▶ [Reading passage]

The computer used to control the Patriot missile is based on a 1970s design
and uses 24-bit arithmetic. The Patriot system tracks its target by
measuring the time it takes for radar pulses to bounce back from them. Time
is recorded by the system clock in tenths of a second, but is stored as
an integer. To enable tracking calculations the time is converted to 
a $24$-bit floating point number. Rounding errors in the time conversions
cause shifts in the system's ``range gate", which is used to track the target.

\begin{table}
\begin{center}
\begin{tabular}{||c|c|c|c|c||}
\hline
\hline
Hours & Seconds  & Calculation Time   & Inaccuracy & Approximate Shift in  \\
       & & (seconds) & (seconds) & range gate (meters) \\
\hline
0 & 0 & 0 & 0 & 0 \\
1 & 3600 & 3599.9966 & .0034 & 7 \\ 
8 & 28800 & 28799.9725 & .0275 & 55 \\ 
20\footnotemark[1]
& 72000 & 71999.9313 & .0687 & 137 \\
48 & 172800 & 172799.8352  & .1648 & 330 \\
72 & 259200 & 259199.7528  & .2472 & 494 \\
100\footnotemark[2] 
 & 360000 & 359999.6567  & .3433 & 687 \\
\hline
\hline
\end{tabular}
\caption{Effect of extended run time on Patriot Missile Operation}
\label{Army}
\end{center}
\end{table}

On Feb. 11, 1991, the Patriot Project Office received field data identifying
a $20\%$ shift in the Patriot system's range gate after the system had been
running continuously for $8$ hours. This data implied that after $20$
consecutive hours of use the system would fail to track and intercept a
Scud. Modified software that compensated for the inaccurate time calculation
was released on Feb. 16 by army officials. On Feb. 25, Alpha Battery,
which was protecting the Dhahran Air Base, had been in continuous operation
for over $100$ hours. The inaccurate time calculations caused the range
gate to shift so much that the system could not track the incoming Scud.

▶ [What you will do]
Reproduce the Patriot missile timing passage above in full, word for word and character for character, markup included.

▶ [Stored data]
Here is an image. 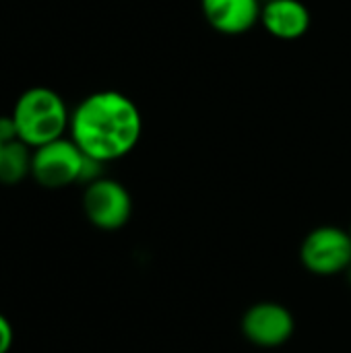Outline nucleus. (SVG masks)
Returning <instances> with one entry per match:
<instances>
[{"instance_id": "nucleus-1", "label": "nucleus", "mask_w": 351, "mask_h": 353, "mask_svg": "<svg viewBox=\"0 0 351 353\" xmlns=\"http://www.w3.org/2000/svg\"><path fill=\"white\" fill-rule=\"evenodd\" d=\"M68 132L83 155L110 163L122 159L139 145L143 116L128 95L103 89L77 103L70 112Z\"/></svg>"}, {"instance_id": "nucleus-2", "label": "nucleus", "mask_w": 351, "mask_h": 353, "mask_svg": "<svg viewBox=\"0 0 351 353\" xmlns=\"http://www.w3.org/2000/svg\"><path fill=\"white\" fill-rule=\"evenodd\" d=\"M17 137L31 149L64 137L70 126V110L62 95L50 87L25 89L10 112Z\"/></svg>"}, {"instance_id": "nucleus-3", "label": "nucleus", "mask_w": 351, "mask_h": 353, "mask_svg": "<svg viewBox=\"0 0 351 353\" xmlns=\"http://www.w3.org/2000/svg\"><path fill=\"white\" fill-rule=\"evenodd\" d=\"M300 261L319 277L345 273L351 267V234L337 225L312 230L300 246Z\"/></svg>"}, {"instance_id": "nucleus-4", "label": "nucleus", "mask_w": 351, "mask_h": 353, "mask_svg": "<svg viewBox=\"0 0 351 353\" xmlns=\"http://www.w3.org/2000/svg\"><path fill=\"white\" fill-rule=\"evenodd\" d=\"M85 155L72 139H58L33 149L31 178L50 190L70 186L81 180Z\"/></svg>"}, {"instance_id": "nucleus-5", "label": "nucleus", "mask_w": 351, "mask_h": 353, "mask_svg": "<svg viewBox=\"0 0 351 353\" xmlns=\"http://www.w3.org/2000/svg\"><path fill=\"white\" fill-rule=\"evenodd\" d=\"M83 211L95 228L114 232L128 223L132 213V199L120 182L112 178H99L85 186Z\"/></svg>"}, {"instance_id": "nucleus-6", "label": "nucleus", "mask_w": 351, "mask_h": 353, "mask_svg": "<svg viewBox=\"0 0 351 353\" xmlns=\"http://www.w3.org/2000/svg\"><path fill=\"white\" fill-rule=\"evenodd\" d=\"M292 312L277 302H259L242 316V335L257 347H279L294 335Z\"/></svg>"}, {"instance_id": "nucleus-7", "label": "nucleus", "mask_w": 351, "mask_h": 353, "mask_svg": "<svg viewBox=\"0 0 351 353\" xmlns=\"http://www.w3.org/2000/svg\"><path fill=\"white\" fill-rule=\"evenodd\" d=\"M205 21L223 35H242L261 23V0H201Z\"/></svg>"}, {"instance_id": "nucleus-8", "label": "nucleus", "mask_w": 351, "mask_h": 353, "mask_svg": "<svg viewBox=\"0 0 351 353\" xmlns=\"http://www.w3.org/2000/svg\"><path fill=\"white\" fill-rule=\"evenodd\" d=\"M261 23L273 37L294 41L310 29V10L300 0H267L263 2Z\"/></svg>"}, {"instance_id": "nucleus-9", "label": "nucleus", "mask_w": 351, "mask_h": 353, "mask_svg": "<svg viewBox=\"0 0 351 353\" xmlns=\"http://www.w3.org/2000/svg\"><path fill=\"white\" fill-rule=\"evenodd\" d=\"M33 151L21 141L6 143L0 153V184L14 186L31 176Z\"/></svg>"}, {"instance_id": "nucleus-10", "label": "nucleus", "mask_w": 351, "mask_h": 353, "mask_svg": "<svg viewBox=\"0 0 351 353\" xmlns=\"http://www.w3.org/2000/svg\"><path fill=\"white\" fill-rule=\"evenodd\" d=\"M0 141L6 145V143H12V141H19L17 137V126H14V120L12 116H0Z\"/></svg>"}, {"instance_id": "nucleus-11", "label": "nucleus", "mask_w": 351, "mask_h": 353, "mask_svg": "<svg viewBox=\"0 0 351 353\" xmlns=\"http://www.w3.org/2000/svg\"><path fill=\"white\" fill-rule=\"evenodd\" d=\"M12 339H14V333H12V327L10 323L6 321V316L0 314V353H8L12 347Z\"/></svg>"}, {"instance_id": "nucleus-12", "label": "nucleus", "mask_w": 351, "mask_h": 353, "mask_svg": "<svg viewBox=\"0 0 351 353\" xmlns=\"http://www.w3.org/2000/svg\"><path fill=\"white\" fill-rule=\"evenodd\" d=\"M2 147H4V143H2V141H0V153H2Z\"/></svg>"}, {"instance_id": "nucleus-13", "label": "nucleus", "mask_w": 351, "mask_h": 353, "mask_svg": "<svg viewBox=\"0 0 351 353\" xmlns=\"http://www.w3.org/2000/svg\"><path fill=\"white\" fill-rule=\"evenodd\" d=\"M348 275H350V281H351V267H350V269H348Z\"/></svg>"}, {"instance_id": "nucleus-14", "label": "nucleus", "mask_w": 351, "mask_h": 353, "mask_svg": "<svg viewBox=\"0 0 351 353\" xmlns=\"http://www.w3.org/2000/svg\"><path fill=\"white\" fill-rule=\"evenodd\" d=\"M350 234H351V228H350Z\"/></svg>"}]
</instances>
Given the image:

---

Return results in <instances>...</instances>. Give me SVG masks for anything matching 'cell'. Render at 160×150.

▶ [Written answer]
The computer used to control the Patriot missile is based on a 1970s design
and uses 24-bit arithmetic. The Patriot system tracks its target by
measuring the time it takes for radar pulses to bounce back from them. Time
is recorded by the system clock in tenths of a second, but is stored as
an integer. To enable tracking calculations the time is converted to 
a $24$-bit floating point number. Rounding errors in the time conversions
cause shifts in the system's ``range gate", which is used to track the target.

\begin{table}
\begin{center}
\begin{tabular}{||c|c|c|c|c||}
\hline
\hline
Hours & Seconds  & Calculation Time   & Inaccuracy & Approximate Shift in  \\
       & & (seconds) & (seconds) & range gate (meters) \\
\hline
0 & 0 & 0 & 0 & 0 \\
1 & 3600 & 3599.9966 & .0034 & 7 \\ 
8 & 28800 & 28799.9725 & .0275 & 55 \\ 
20\footnotemark[1]
& 72000 & 71999.9313 & .0687 & 137 \\
48 & 172800 & 172799.8352  & .1648 & 330 \\
72 & 259200 & 259199.7528  & .2472 & 494 \\
100\footnotemark[2] 
 & 360000 & 359999.6567  & .3433 & 687 \\
\hline
\hline
\end{tabular}
\caption{Effect of extended run time on Patriot Missile Operation}
\label{Army}
\end{center}
\end{table}

On Feb. 11, 1991, the Patriot Project Office received field data identifying
a $20\%$ shift in the Patriot system's range gate after the system had been
running continuously for $8$ hours. This data implied that after $20$
consecutive hours of use the system would fail to track and intercept a
Scud. Modified software that compensated for the inaccurate time calculation
was released on Feb. 16 by army officials. On Feb. 25, Alpha Battery,
which was protecting the Dhahran Air Base, had been in continuous operation
for over $100$ hours. The inaccurate time calculations caused the range
gate to shift so much that the system could not track the incoming Scud.